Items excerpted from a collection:
########################################

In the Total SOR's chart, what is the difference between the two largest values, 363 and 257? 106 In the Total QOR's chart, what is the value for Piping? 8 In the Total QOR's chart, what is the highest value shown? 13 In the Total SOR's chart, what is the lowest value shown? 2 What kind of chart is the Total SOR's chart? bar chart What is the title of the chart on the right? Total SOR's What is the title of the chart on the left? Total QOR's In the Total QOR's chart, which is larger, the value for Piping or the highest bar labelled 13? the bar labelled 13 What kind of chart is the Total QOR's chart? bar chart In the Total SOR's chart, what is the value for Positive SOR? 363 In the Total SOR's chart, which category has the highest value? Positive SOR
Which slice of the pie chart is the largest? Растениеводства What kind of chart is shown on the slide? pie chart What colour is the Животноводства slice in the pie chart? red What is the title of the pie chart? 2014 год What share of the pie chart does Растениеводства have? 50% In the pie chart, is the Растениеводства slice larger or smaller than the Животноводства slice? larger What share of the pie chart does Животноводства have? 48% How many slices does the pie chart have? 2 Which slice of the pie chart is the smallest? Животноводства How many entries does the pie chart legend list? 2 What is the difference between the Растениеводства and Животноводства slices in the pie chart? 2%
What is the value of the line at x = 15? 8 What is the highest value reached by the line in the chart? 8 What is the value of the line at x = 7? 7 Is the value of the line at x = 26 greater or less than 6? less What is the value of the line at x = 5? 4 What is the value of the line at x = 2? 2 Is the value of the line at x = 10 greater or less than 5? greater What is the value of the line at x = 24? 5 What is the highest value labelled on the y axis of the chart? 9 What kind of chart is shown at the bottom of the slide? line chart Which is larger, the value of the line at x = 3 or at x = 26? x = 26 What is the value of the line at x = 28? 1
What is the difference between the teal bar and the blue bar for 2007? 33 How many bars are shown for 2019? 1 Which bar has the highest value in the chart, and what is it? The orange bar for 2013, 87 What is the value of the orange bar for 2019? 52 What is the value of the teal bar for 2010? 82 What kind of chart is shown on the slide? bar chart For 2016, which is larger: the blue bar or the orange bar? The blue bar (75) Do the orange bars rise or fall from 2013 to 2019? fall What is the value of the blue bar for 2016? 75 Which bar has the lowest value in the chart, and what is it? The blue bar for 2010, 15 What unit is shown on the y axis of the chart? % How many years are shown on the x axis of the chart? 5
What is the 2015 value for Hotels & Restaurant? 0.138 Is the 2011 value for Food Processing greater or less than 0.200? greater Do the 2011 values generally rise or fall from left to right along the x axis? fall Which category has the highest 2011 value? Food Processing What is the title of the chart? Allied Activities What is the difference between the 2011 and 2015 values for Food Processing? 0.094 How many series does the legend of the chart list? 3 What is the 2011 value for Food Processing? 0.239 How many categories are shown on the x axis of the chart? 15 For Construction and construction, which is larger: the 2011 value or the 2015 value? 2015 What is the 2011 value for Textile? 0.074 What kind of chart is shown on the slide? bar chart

########################################

■ **TASK PROMPT**
Could you turn everything from the start of the items down through the line containing "Which slice of the pie chart is the largest?" into a JSON list of strings, with one string per line and blank lines left out?

■ **RESULT OF THE TASK**
[
  "In the Total SOR's chart, what is the difference between the two largest values, 363 and 257? 106 In the Total QOR's chart, what is the value for Piping? 8 In the Total QOR's chart, what is the highest value shown? 13 In the Total SOR's chart, what is the lowest value shown? 2 What kind of chart is the Total SOR's chart? bar chart What is the title of the chart on the right? Total SOR's What is the title of the chart on the left? Total QOR's In the Total QOR's chart, which is larger, the value for Piping or the highest bar labelled 13? the bar labelled 13 What kind of chart is the Total QOR's chart? bar chart In the Total SOR's chart, what is the value for Positive SOR? 363 In the Total SOR's chart, which category has the highest value? Positive SOR",
  "Which slice of the pie chart is the largest? Растениеводства What kind of chart is shown on the slide? pie chart What colour is the Животноводства slice in the pie chart? red What is the title of the pie chart? 2014 год What share of the pie chart does Растениеводства have? 50% In the pie chart, is the Растениеводства slice larger or smaller than the Животноводства slice? larger What share of the pie chart does Животноводства have? 48% How many slices does the pie chart have? 2 Which slice of the pie chart is the smallest? Животноводства How many entries does the pie chart legend list? 2 What is the difference between the Растениеводства and Животноводства slices in the pie chart? 2%"
]